What's at first striking is that two tracks of erratically paced skits and assorted chatter totaling about four minutes pass by before we actually hear Simpson rap. OJ Simpson is entirely produced by Madlib, so if that structure puts you in the mindset of either Madvillainy or Lord Quas, it's for good reason. Though it lacks the bottled-lightning brilliance and brevity of the former and the bugged-out demeanor of the latter, Madlib still tailors it to Simpson's individual talents. Through a haze of stand-up routines, half-remembered conversations, and fake news broadcasts, OJ feels like the work of someone equal parts class clown and playground bully, daydreaming about his next lay, next high, or, most often, next chance to knock some sucker out.
But while Madlib clearly plays a large role in determining the album's vision, it would be a mistake to overlook how Guilty Simpson rises to the occasion. While Simpson maintains his bullish, no-frills cadences, he's exponentially more playful and humane than he was on Ode to the Ghetto's gangsta to-do checklist. It's a pleasure to hear him spitball multi-layered rhymes that never call attention to their own ingenuity; you get something of a Simpson synopsis in a line like, "I go at your street with aggression/ The same way I go at a beat and wreck sessions/ Then shoot a load on your freak at Best Western."

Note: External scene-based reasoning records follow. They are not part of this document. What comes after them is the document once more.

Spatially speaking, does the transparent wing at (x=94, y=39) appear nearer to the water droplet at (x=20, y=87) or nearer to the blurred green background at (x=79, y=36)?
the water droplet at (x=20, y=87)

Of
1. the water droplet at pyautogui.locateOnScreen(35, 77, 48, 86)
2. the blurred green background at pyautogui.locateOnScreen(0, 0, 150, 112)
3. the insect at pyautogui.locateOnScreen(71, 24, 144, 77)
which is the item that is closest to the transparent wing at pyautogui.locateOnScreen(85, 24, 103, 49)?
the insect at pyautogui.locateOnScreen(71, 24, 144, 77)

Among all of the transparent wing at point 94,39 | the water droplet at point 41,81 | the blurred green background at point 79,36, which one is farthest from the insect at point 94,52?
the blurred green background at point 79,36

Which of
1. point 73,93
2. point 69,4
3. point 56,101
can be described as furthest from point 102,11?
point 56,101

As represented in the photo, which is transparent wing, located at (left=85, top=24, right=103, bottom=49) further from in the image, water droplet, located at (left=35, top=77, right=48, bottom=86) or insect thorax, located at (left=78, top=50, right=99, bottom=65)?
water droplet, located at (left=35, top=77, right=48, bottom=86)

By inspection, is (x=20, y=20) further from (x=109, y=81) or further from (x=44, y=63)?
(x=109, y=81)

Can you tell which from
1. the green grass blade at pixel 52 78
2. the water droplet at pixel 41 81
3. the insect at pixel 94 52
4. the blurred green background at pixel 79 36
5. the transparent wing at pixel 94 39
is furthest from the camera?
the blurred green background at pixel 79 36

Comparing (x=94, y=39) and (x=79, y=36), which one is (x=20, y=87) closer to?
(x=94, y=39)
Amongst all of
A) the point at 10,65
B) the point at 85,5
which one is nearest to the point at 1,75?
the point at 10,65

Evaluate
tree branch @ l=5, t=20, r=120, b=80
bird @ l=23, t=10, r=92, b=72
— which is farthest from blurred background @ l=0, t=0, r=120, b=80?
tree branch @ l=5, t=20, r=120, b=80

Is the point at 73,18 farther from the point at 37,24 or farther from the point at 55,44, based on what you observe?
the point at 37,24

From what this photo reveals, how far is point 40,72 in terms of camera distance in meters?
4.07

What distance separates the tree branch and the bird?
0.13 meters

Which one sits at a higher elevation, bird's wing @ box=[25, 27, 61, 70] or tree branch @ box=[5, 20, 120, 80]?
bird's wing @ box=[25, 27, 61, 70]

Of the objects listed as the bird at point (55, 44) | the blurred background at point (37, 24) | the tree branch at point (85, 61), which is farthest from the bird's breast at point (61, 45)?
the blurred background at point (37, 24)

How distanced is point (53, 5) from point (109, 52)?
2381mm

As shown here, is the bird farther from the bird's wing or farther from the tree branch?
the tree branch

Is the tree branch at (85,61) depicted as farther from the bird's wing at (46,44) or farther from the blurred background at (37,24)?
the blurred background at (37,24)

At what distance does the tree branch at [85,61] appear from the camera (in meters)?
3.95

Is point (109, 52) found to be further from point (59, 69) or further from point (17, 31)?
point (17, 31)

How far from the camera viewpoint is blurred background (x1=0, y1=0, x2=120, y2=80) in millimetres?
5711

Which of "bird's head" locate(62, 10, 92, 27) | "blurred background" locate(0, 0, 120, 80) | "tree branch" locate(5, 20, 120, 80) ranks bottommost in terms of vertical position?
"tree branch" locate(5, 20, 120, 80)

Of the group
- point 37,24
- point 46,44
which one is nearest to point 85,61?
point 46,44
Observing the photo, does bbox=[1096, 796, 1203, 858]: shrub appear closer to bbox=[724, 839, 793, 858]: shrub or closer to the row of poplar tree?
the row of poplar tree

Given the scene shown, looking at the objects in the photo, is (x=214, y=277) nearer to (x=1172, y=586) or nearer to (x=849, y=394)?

But while OJ mostly stays within a zone of gunplay and battle rap, when Simpson delves into something other than his ability to hold his own on a mic or a barstool, he provides crucial insight to his surroundings. The rise-and-fall narrative of "Karma of a Kingpin" is a statement of the universality of the selectively scrupulous drug dealer that would justify his destructive trade by occasionally paying his customer's electric bill. Meanwhile, his J Dilla tribute "Cali Hills" reminds me of what Raekwon's "Ason Jones" did for Ol' Dirty Bastard, brave in its willingness to explore an occasional mundane humanity rather than legend or caricature. The only spot where OJ really falls flat is "Back on the Road Again", where Madlib's pitched-up sampling plays it a little too straight, and Simpson's wearied tour lament does the same.
But as highlights crop up throughout the sprawl-- Madlib's zombie funk on "Coroner's Music", the cyclical, effortless hooks of "Hood Sentence" and "New Heights"-- the temptation arises to strip OJ Simpson for parts. Yet, beyond providing important pivots for mood ("Something Bad" and "Something Good" in particular), a three-track run toward the end of the album that lacks any sort of interlude is strong, but a bit ordinary. If OJ Simpson really were just a quantum leap for Guilty Simpson as a rapper, it would already be one of the year's best surprises, but strange digressions and all, it's something that honors his legacy by sounding like it could hold its own within Stones Throw's impeccable mid-00s run.